[Records of spatial questions]
━━━━━━━━

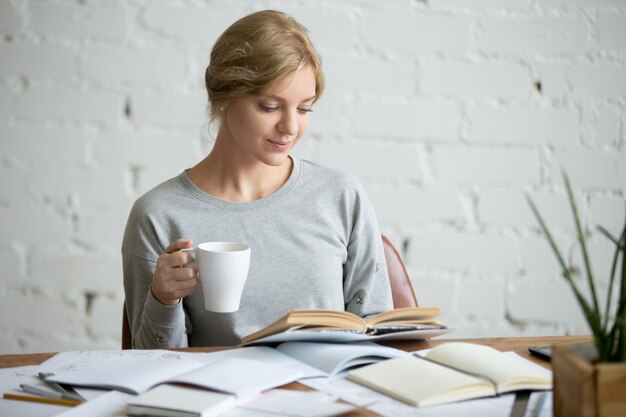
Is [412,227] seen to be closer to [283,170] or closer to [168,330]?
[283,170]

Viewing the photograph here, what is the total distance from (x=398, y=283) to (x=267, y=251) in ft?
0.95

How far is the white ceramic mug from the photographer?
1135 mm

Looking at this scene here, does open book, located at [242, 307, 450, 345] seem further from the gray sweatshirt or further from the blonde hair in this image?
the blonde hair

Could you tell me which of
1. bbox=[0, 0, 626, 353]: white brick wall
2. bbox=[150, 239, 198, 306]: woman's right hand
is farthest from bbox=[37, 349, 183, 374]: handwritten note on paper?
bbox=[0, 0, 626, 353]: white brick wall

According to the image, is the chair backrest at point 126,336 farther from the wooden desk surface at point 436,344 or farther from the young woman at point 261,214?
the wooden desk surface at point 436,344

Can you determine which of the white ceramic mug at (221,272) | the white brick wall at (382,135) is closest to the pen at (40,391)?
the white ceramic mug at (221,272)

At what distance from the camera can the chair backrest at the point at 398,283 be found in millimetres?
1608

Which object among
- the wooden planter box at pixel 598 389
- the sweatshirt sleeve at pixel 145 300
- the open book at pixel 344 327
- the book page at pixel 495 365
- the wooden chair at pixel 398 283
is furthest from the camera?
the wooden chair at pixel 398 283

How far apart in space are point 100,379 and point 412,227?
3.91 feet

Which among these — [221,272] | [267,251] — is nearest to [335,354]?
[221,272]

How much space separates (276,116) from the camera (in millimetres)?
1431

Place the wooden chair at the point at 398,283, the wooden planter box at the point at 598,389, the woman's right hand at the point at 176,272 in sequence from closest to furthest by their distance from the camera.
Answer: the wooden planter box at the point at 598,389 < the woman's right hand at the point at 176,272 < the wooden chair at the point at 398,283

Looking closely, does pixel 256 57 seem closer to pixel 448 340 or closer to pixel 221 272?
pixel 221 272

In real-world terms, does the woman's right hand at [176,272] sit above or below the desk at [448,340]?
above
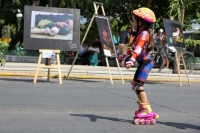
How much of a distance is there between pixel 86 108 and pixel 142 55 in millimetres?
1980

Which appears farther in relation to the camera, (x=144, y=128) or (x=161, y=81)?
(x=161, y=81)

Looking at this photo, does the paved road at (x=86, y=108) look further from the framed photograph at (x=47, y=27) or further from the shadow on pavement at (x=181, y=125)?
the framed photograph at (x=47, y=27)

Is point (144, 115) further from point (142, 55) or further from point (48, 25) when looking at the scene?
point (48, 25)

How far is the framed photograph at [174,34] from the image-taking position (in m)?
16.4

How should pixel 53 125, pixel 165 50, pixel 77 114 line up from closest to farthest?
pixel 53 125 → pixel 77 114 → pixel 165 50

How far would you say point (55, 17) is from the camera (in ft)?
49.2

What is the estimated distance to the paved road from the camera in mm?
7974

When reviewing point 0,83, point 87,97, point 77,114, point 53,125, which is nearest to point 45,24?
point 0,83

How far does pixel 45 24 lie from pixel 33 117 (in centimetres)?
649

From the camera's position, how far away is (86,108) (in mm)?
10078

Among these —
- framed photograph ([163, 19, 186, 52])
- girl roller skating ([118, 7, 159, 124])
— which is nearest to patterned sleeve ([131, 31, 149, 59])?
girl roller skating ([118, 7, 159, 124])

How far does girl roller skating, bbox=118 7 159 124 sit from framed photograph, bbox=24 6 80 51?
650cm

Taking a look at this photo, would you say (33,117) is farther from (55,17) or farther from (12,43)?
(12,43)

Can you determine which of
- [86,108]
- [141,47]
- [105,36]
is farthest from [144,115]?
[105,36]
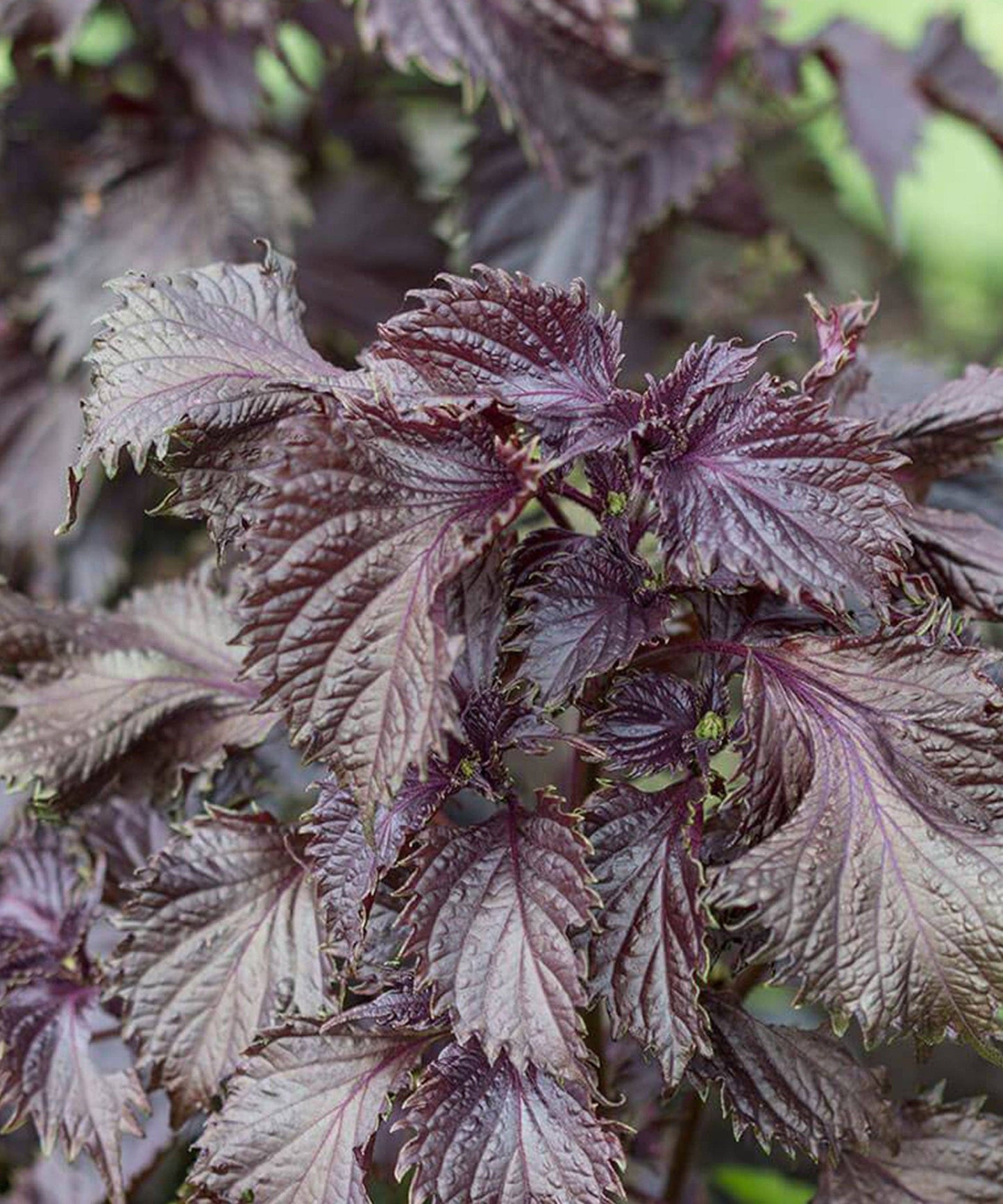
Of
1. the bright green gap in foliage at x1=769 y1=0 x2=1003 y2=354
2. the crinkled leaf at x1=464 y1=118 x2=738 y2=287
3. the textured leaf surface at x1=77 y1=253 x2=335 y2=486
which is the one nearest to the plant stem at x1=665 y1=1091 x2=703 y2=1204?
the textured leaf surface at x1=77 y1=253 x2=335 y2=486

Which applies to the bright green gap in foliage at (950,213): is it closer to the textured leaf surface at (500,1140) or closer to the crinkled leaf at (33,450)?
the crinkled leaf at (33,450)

━━━━━━━━

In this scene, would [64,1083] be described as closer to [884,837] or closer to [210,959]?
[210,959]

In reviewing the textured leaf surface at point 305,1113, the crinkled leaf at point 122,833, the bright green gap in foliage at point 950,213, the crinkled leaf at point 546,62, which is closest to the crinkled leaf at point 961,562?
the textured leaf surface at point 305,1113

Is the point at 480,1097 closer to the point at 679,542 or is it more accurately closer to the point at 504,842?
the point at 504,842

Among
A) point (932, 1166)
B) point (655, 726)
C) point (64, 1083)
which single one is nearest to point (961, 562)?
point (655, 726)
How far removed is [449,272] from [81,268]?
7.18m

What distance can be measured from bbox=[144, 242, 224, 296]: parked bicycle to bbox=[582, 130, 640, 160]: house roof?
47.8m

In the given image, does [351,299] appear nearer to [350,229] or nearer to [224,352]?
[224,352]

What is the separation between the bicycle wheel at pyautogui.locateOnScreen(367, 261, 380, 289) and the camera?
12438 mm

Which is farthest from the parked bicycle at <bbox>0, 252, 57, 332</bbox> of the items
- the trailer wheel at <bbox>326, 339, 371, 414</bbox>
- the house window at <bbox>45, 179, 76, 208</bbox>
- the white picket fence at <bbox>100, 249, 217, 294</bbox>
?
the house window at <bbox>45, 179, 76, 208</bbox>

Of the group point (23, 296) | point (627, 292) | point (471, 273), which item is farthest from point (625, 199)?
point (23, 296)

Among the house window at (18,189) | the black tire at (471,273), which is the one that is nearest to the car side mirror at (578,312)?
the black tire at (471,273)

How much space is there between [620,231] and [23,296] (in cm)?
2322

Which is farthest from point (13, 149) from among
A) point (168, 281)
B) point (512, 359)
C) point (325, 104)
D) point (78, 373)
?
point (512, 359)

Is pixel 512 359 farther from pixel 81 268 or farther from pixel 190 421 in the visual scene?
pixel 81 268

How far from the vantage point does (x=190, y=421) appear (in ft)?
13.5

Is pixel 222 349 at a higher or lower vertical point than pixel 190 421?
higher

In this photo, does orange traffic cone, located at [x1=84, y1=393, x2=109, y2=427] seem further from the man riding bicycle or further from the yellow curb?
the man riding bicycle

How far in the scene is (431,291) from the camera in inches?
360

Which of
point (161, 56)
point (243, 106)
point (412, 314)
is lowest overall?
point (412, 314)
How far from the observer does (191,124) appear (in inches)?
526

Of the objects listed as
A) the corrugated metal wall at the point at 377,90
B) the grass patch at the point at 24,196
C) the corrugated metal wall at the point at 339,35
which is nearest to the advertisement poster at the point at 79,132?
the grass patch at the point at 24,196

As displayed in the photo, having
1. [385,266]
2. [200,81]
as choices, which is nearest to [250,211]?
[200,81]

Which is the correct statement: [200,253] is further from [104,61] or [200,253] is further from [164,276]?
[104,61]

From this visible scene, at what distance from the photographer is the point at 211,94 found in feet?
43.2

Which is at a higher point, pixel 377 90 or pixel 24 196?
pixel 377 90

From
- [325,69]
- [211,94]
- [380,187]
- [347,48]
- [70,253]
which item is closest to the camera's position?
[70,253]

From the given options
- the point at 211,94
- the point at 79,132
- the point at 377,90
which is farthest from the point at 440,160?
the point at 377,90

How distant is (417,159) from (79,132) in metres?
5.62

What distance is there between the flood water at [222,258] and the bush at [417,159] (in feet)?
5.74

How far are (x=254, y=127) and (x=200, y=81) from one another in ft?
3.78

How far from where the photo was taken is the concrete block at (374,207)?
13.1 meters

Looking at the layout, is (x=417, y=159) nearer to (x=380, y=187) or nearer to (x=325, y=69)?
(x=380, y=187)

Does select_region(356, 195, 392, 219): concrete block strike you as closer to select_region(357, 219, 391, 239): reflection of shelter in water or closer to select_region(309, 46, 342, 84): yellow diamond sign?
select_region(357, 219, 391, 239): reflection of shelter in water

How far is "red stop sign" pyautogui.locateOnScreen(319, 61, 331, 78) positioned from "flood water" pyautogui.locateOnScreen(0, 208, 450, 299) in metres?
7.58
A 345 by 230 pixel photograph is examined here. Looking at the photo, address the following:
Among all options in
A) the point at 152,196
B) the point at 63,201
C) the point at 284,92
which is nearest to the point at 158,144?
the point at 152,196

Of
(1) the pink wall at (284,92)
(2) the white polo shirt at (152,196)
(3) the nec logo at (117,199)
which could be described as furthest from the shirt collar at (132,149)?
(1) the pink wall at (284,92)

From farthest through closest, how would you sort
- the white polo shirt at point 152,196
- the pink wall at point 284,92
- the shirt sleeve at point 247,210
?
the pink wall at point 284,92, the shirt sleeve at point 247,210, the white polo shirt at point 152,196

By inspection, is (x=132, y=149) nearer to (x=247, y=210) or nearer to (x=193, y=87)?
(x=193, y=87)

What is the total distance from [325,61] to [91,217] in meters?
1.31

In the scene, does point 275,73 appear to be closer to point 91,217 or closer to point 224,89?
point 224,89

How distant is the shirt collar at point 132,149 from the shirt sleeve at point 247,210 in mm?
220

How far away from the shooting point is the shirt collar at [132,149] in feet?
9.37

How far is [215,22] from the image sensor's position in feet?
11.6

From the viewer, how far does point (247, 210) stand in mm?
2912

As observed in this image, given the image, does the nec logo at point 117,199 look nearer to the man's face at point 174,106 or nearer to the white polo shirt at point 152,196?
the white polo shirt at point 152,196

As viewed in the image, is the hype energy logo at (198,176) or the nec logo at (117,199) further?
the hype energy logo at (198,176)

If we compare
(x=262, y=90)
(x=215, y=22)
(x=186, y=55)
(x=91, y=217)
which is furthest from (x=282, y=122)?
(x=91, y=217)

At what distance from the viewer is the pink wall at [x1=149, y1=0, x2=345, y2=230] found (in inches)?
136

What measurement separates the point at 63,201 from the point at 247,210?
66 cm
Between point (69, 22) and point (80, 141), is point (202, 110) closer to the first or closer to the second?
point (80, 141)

━━━━━━━━

- Problem to solve -
Filter the records above and copy each line that contains the string "reflection".

- Final result -
Does select_region(356, 195, 392, 219): concrete block strike you as closer to select_region(357, 219, 391, 239): reflection of shelter in water or closer to select_region(309, 46, 342, 84): yellow diamond sign?
select_region(357, 219, 391, 239): reflection of shelter in water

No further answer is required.